Risse – Über eine Krankheit
Teil 1
„Wohin gehst du, Katharina?“ Mama sieht mich fragend an. Sie trägt die üblichen Schlabberklamotten. Ich habe sie so getauft, natürlich weil sie eben schlabbern. Es ist schwer zu erklären, doch bei jedem Schritt bewegen sie sich wie aufschäumende Wellen um Mamas Körper. Ich stelle mir dann immer vor, dass Mama in einem Rettungsring sitzt und rings um sie brechen Wellen aus Stoff. Meist ist es dunkler Stoff.
Heute auch. Dunkler Stoff an einem dunklen Tag. Die Wolken hängen schon seit den frühen Morgenstunden tief, als wollten sie die Erde küssen und sich auf der Suche nach ein bisschen Geborgenheit und Trost an sie schmiegen. Ich hasse es, wenn alles so dunkel und trist ist. Dann geht es mir schlecht. Und wenn es mir schlecht geht, dann denke ich zurück an die Tage meiner Krankheit und manchmal muss ich mich dann übergeben.
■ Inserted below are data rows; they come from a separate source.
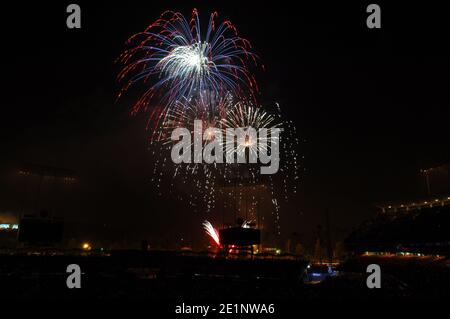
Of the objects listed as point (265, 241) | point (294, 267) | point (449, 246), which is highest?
point (449, 246)

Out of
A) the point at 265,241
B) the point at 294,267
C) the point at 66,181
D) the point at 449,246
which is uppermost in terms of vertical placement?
the point at 66,181

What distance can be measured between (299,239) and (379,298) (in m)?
121

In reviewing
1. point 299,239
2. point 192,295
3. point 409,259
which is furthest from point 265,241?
point 192,295

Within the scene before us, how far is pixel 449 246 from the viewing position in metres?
35.9

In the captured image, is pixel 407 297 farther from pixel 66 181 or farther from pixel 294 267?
pixel 66 181

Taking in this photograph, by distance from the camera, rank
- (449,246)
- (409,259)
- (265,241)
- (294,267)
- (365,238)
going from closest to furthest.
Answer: (449,246), (294,267), (409,259), (365,238), (265,241)

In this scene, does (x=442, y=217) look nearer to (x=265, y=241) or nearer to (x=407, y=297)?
(x=407, y=297)

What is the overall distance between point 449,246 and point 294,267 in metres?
15.6
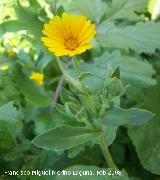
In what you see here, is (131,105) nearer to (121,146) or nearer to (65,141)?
(121,146)

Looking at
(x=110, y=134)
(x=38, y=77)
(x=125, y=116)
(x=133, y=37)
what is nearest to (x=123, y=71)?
(x=133, y=37)

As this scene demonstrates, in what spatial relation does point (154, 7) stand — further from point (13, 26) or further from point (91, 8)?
point (13, 26)

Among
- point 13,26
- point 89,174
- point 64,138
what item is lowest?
point 89,174

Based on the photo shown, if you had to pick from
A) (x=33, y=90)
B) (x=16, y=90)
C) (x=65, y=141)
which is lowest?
(x=16, y=90)

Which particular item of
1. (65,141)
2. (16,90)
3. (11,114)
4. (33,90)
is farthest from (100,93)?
(16,90)

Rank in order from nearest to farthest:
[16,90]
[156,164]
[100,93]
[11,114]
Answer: [100,93], [11,114], [156,164], [16,90]

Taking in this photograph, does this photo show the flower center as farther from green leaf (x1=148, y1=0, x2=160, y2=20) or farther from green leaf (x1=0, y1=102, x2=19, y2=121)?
green leaf (x1=148, y1=0, x2=160, y2=20)
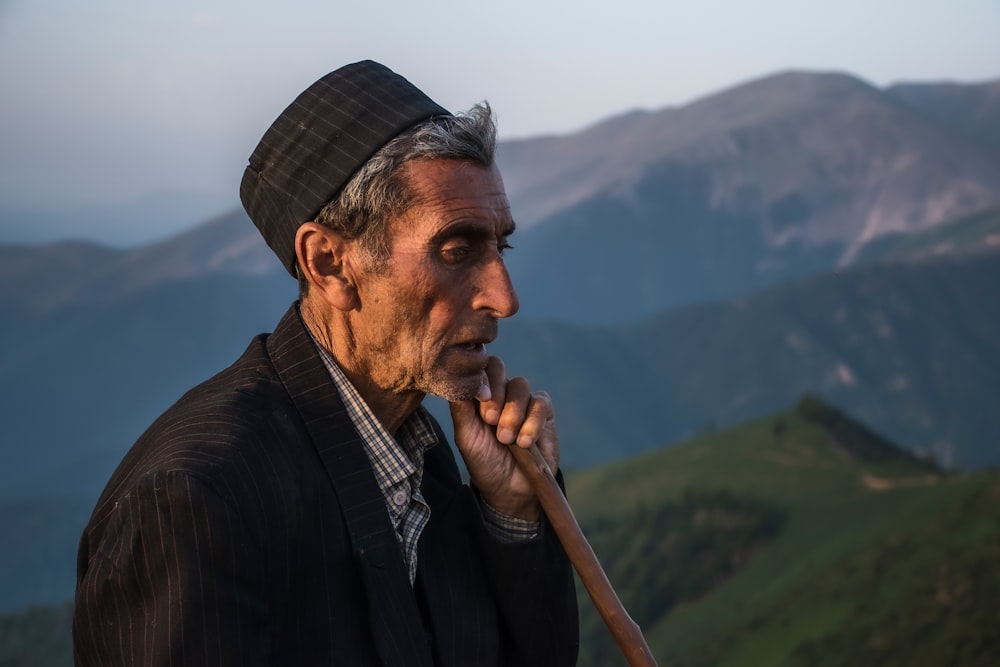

Vielleicht sind es die schrecklichen Erinnerungen an jene endlosen Zeiten im Krankenhaus, die Übelkeit in mir hervorrufen. Oder der Gedanke an diesen ekelerregenden Krankenhausgeruch. Alles. Alles dreht mir einfach den Magen um. Und es kann jederzeit wieder passieren. Jederzeit kann ich wieder zusammenbrechen. Und dann? Dann bin ich wieder im Krankenhaus und fahre gelangweilt und trostlos mit den Augen die feinen Risse in den weiß getünchten Wänden nach.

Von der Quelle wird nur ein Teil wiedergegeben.